SHORT EXERCISE.
Copy the data below word for word, omitting the pictures.
-=-=-=-=-
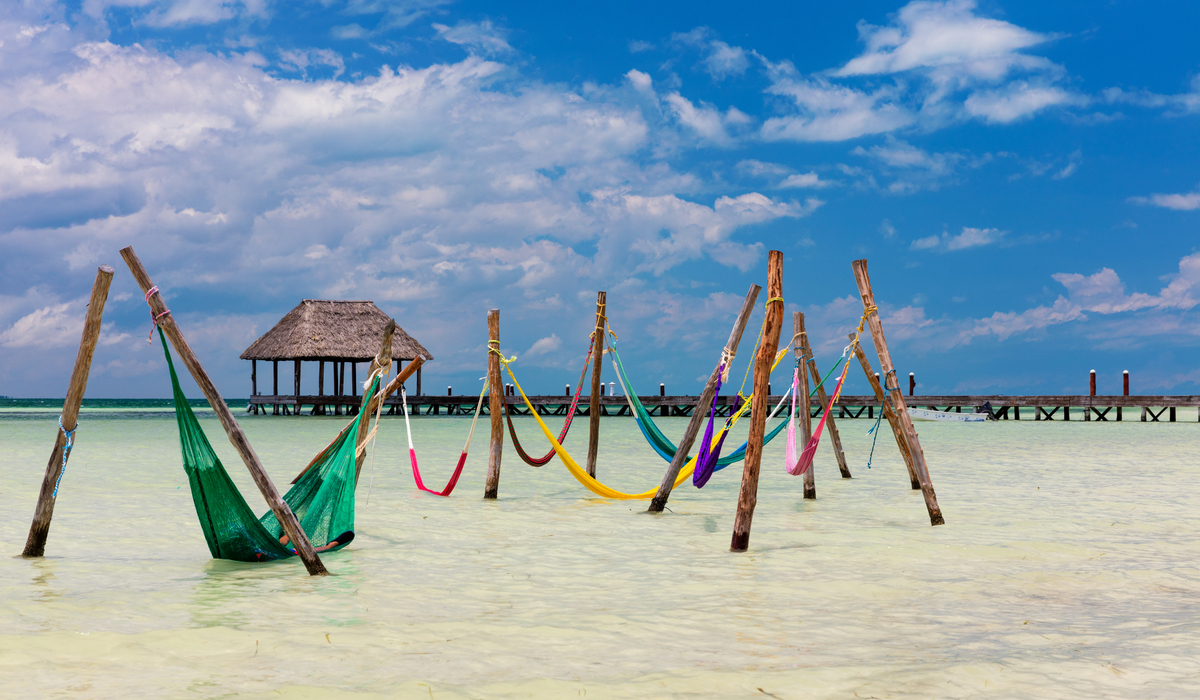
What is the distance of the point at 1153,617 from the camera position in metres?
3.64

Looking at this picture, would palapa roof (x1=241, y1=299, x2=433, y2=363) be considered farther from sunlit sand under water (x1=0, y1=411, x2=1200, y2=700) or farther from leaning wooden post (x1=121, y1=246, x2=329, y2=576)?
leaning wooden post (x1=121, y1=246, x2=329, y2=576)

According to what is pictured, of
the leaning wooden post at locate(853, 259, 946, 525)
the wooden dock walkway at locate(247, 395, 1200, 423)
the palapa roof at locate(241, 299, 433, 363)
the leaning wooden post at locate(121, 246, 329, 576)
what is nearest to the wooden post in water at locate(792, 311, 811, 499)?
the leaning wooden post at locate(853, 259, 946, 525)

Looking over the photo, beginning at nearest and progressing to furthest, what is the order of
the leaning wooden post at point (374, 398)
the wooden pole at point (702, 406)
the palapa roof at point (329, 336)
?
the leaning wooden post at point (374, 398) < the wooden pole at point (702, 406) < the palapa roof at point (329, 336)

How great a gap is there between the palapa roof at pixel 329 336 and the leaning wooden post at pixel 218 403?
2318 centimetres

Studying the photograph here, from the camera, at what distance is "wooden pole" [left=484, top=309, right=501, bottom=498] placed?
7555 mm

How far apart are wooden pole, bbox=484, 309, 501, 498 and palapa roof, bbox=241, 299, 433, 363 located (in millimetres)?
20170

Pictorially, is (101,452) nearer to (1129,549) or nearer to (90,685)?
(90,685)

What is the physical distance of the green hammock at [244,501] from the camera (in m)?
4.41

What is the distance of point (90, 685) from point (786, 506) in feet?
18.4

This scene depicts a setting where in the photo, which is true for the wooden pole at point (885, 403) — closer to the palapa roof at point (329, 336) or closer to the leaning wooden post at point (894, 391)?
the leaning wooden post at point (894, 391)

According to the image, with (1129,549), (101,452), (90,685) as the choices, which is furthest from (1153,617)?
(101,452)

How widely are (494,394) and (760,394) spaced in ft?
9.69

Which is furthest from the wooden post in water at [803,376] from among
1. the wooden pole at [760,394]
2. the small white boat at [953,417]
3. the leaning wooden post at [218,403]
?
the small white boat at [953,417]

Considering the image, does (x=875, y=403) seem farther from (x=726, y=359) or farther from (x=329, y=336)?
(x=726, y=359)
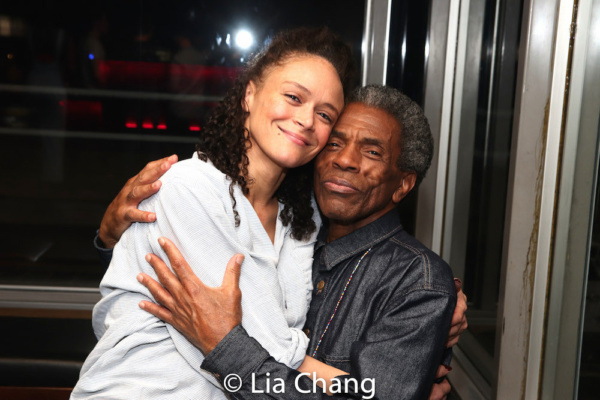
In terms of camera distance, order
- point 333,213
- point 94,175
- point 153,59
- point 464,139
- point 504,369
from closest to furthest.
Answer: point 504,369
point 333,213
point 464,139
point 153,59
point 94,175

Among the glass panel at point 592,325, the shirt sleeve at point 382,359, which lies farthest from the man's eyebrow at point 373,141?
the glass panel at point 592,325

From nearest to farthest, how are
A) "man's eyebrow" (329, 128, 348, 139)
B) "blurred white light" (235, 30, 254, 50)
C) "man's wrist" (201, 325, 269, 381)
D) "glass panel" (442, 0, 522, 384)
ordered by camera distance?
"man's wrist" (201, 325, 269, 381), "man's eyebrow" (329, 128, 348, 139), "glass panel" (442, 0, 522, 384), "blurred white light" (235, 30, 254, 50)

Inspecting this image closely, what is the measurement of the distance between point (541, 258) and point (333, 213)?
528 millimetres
-=-=-=-=-
ANSWER TO THE TASK.
What is the distance of the point at 1153,617 from the camera position in metres?
3.64

Looking at this picture, would palapa roof (x1=241, y1=299, x2=433, y2=363) be considered farther from sunlit sand under water (x1=0, y1=411, x2=1200, y2=700) or farther from leaning wooden post (x1=121, y1=246, x2=329, y2=576)?
leaning wooden post (x1=121, y1=246, x2=329, y2=576)

According to what is pictured, of
the leaning wooden post at locate(853, 259, 946, 525)
the wooden dock walkway at locate(247, 395, 1200, 423)
the palapa roof at locate(241, 299, 433, 363)
the leaning wooden post at locate(121, 246, 329, 576)
what is nearest to the wooden post in water at locate(792, 311, 811, 499)?
the leaning wooden post at locate(853, 259, 946, 525)

Looking over the photo, beginning at nearest and progressing to furthest, what is the order of
the leaning wooden post at point (374, 398)
the wooden pole at point (702, 406)
the palapa roof at point (329, 336)
?
the leaning wooden post at point (374, 398) < the wooden pole at point (702, 406) < the palapa roof at point (329, 336)

How great a gap is there between the palapa roof at pixel 329 336 and the leaning wooden post at pixel 218 403?
2318 centimetres

Studying the photograph here, from the camera, at what distance is "wooden pole" [left=484, top=309, right=501, bottom=498] placed?
7555 mm

How far apart are wooden pole, bbox=484, 309, 501, 498 and palapa roof, bbox=241, 299, 433, 363 located (in millimetres)?
20170

Pictorially, is (101,452) nearer to (1129,549) or nearer to (90,685)?
(90,685)

What is the physical distance of the green hammock at [244,501] from the camera (in m)?
4.41

What is the distance of point (90, 685) from point (786, 506) in feet?
18.4

This scene depicts a setting where in the photo, which is true for the wooden pole at point (885, 403) — closer to the palapa roof at point (329, 336) or closer to the leaning wooden post at point (894, 391)?
the leaning wooden post at point (894, 391)

According to the image, with (1129,549), (101,452), (90,685) as the choices, which is furthest from (1153,617)?
(101,452)

How widely are (494,394) and (760,394) spaced in ft?
9.69

Which is furthest from the wooden post in water at [803,376] from among
1. the wooden pole at [760,394]
2. the small white boat at [953,417]
3. the leaning wooden post at [218,403]
?
the small white boat at [953,417]

Considering the image, does (x=875, y=403) seem farther from (x=726, y=359) or farther from (x=329, y=336)?
(x=726, y=359)
In terms of camera distance, order
- point 333,213
- point 94,175
- point 153,59
- point 464,139
- point 504,369
from closest to furthest.
Answer: point 504,369
point 333,213
point 464,139
point 153,59
point 94,175

Among the glass panel at point 592,325, the shirt sleeve at point 382,359, which lies farthest from the man's eyebrow at point 373,141?
the glass panel at point 592,325

From nearest to farthest, how are
A) "man's eyebrow" (329, 128, 348, 139)
B) "blurred white light" (235, 30, 254, 50)
C) "man's wrist" (201, 325, 269, 381)
D) "glass panel" (442, 0, 522, 384)
ordered by camera distance?
"man's wrist" (201, 325, 269, 381), "man's eyebrow" (329, 128, 348, 139), "glass panel" (442, 0, 522, 384), "blurred white light" (235, 30, 254, 50)

Inspecting this image closely, what is the measurement of the distance between point (541, 258) and point (333, 213)?
528 millimetres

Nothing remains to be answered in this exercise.